* Begin Supplied data *

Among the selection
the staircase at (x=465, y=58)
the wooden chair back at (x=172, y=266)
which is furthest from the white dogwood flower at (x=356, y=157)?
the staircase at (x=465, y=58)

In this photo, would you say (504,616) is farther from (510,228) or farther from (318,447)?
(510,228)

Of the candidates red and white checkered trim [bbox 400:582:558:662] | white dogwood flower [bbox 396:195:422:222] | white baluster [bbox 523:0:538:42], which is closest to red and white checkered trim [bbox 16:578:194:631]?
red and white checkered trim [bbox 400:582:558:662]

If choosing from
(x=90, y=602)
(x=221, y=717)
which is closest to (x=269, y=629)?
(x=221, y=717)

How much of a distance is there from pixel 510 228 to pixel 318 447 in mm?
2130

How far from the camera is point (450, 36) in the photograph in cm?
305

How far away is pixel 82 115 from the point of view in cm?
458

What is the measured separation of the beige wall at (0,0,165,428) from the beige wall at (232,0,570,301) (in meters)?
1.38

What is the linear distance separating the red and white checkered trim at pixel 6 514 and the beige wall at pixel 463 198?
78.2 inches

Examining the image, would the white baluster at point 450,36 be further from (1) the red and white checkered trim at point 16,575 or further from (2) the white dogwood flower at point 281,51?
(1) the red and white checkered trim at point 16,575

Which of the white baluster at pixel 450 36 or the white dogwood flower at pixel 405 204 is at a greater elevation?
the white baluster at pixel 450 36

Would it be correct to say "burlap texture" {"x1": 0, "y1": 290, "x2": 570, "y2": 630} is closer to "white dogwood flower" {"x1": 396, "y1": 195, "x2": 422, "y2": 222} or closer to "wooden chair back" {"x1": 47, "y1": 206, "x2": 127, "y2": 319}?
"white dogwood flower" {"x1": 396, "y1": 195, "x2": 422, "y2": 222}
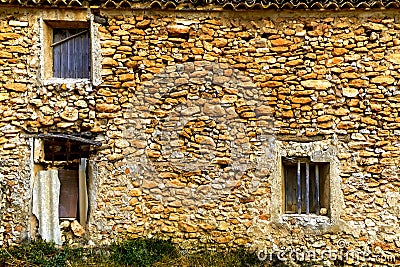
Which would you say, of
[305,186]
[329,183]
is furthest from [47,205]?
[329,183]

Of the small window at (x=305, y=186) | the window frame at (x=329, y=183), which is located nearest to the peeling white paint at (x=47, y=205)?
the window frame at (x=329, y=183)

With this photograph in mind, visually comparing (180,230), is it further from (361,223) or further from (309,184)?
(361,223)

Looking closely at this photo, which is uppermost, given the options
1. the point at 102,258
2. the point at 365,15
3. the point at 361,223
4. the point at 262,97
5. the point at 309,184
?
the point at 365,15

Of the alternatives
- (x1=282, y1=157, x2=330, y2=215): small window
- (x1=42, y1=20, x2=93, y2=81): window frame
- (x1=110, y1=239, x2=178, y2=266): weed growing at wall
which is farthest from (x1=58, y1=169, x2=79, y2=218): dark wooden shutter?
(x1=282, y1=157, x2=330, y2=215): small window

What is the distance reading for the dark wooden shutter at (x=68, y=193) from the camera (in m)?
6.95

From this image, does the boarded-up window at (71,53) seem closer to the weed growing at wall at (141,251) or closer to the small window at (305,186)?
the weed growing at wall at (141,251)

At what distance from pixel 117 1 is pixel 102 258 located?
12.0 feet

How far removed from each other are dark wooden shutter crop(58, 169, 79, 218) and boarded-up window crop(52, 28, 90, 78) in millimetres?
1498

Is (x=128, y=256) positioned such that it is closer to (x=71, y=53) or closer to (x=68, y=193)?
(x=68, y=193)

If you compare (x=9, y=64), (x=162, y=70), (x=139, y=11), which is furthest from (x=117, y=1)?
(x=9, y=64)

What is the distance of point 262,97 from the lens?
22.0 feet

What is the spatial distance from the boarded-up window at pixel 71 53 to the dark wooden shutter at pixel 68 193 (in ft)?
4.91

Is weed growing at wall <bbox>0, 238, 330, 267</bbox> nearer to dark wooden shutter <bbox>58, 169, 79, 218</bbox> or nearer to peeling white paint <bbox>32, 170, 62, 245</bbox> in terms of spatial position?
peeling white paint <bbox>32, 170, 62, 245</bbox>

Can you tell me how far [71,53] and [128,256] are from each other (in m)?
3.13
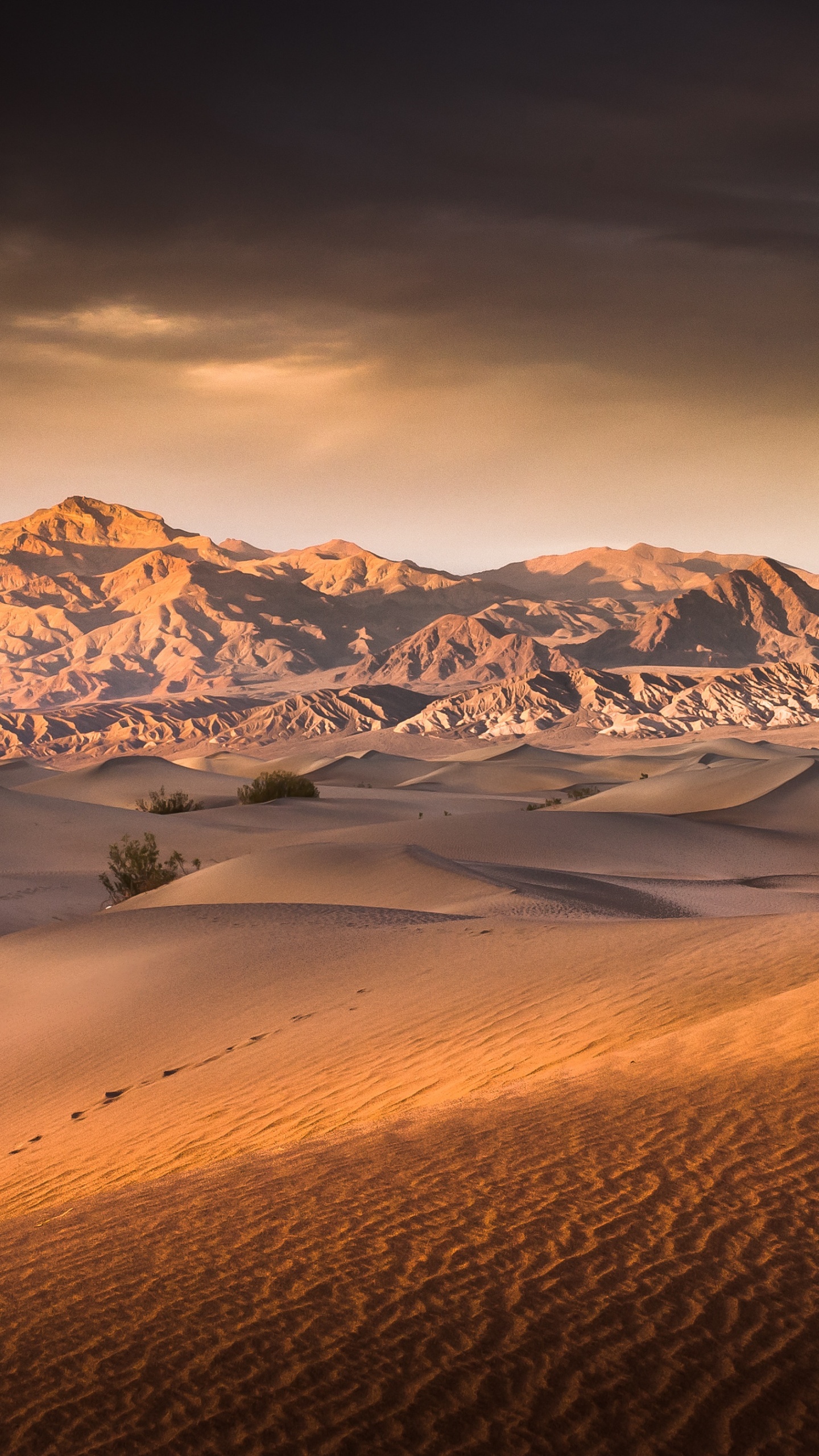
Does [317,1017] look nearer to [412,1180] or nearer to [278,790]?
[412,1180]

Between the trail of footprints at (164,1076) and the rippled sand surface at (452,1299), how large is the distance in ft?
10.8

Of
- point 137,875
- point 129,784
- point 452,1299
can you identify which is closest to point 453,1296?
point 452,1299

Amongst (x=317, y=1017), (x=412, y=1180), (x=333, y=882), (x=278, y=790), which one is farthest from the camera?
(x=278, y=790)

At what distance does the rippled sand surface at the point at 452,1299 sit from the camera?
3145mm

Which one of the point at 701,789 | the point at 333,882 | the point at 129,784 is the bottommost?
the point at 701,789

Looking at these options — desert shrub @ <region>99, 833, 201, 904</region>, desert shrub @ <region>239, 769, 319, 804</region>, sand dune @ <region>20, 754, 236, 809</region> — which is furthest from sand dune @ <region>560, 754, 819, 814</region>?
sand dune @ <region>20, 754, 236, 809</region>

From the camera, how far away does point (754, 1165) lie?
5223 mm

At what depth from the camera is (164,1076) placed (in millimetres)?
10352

* End Supplied data *
* Begin Supplied data *

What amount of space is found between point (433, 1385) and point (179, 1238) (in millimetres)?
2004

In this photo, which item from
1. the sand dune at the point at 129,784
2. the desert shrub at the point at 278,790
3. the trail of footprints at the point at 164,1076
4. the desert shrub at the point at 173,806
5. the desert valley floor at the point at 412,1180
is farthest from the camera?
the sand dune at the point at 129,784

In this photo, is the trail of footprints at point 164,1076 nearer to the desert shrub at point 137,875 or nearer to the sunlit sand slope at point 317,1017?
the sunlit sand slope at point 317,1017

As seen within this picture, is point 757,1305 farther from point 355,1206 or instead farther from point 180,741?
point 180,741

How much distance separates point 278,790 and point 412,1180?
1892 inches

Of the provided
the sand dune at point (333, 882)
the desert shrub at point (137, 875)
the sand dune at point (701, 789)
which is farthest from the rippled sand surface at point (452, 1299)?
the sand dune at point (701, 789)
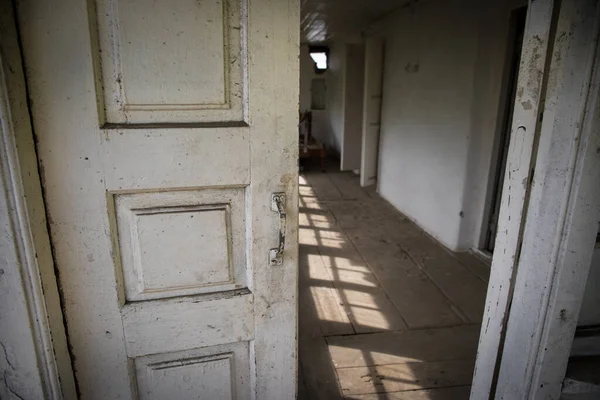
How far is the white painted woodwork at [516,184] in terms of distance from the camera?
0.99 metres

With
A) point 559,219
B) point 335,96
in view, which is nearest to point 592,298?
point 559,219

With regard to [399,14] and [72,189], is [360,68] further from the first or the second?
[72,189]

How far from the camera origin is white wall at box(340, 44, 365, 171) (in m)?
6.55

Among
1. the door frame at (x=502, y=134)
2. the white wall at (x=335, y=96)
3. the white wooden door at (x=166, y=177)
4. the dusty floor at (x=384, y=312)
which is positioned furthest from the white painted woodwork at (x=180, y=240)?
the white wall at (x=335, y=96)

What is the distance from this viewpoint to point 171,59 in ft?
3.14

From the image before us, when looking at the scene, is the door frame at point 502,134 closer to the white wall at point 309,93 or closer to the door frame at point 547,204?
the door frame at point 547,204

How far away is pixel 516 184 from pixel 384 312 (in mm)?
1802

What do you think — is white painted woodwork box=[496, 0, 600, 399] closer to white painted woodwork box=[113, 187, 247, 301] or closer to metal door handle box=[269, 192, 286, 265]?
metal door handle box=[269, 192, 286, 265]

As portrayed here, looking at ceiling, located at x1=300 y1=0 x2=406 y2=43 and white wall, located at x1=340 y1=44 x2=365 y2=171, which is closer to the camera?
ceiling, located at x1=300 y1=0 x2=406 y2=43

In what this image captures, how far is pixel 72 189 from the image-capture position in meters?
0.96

* End Supplied data *

» What to produce
Locate each line in the items above that contains the word "other" and copy every such line.

» Solution for this task
How far removed from each other are dark wooden shutter crop(58, 169, 79, 218) and boarded-up window crop(52, 28, 90, 78) in millimetres?
Can you tell me how far [71,53] and [128,256] are from each other (in m)?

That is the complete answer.